巾二間半ぐらいのあまり広くない店、空色ののれん、白く琉球泡盛Θ支店と染めぬき麦には、琉球泡盛本場を銘打って、赤・黒字の大きな横看板もそして立看板も店の前に立てかけてあった。
店内に入ると壁の漆喰いが真新しい清潔さを誇張している。立ち飲みスタンド、(東京では椅子にすわって飲ましていたが、関西は立ち飲みであった。)が、ぐるりと曲って5~6坪ほどの店内を区切り、そのあせた素材の色に挑戦しているような白い裸体人形が便所の戸口の前も飾ってあった。

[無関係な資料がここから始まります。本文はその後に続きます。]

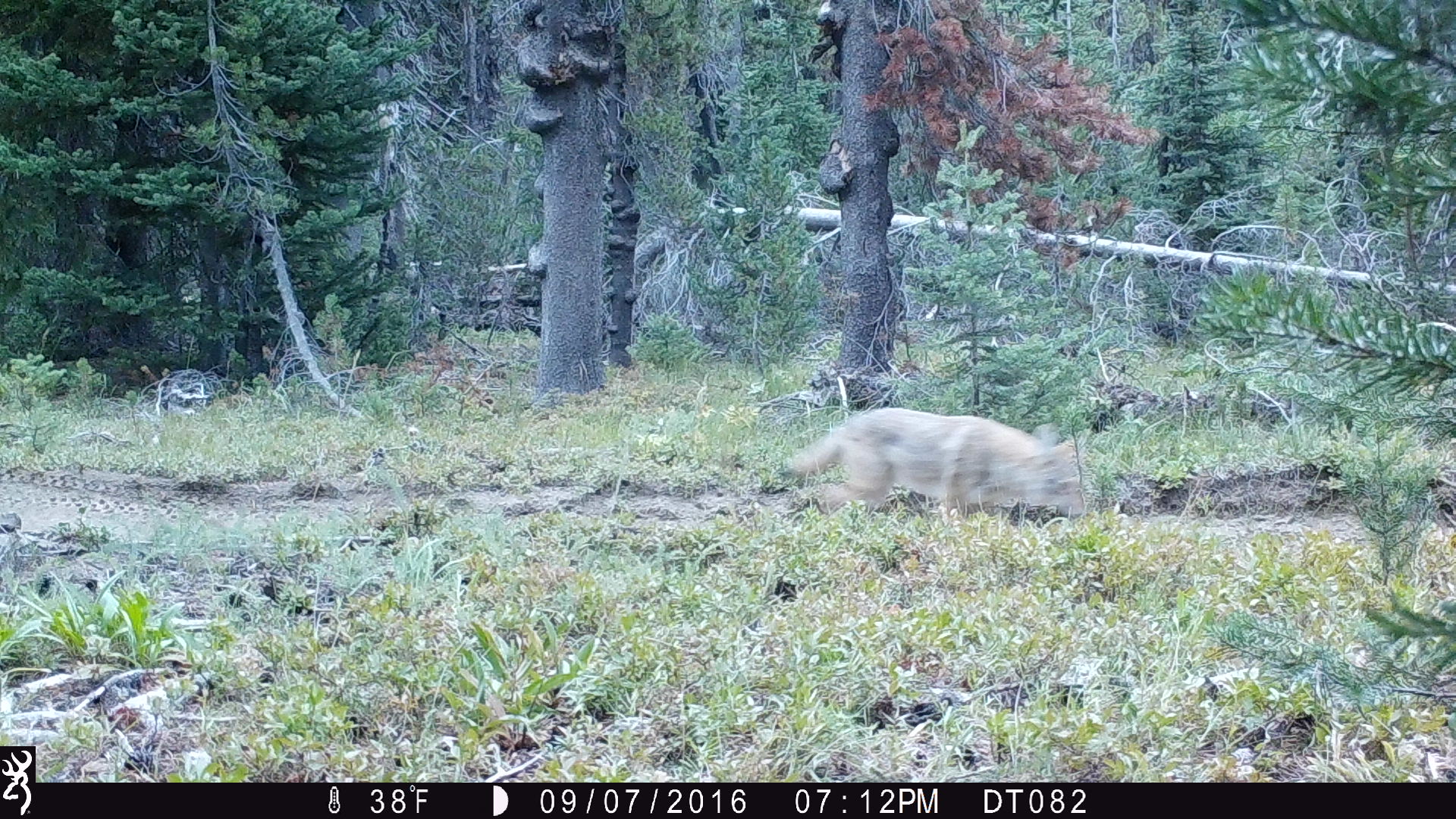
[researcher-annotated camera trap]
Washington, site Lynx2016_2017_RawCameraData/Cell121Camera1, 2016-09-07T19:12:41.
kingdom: Animalia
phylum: Chordata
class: Mammalia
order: Carnivora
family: Canidae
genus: Canis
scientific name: Canis latrans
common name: coyote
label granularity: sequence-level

小鉢物などを入れるガラス箱の上に招きネコが5匹、大きい順に置かれてある。正面の壁には、かすれた墨で「酒は百薬の長」と書き、その横に朱字で「前金」と大きく記した額が客に見やすいようにかかげられていた。
スタンドの上には、サービス用の落花生や塩豆を入れた四角のガラスビンが2~3個置いてある。店の方では意地汚い客に備えて、サービス用の豆類をわざわざ塩水に浸し、ややかわきかけたのを客に出すのが、泡盛屋の秘訣でもあった。濡れた豆はポケットに入れたって、持っていきにくいからである。

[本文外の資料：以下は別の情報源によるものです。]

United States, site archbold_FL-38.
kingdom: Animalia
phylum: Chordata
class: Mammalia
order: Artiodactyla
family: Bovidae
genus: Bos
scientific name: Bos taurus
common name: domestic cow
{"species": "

しかし今は、塩豆などという昔なつかしいものは消えてしまったようだ。でも郷愁の残るただ塩辛いだけの豆であった。そのほか夏と冬には、季節のものをサービスしていた。夏は冷奴、冬はおでんの豆腐を船型の皿で出していた。1杯10銭の小さいコップを傾けるには、十分な肴であった。

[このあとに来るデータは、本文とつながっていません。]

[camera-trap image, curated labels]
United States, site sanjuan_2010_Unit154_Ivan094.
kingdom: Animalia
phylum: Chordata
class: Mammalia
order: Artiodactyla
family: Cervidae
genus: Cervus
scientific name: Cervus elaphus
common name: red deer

それにしてもサービス満点のよき時代であったと云える。朝は6時から夜半過ぎまで営業していたのであるから、店の方も大変だったし、それだけ芭蕉の葉で包んだ蓋をした、縄しばりの南蛮甕から汲み出す泡盛を愛する人たちも多かった。客には貧富の差もなく、今の沖縄学の先進者たちや、弁当持ちの労働者たちでにぎわい、時には琉球民謡も流れた。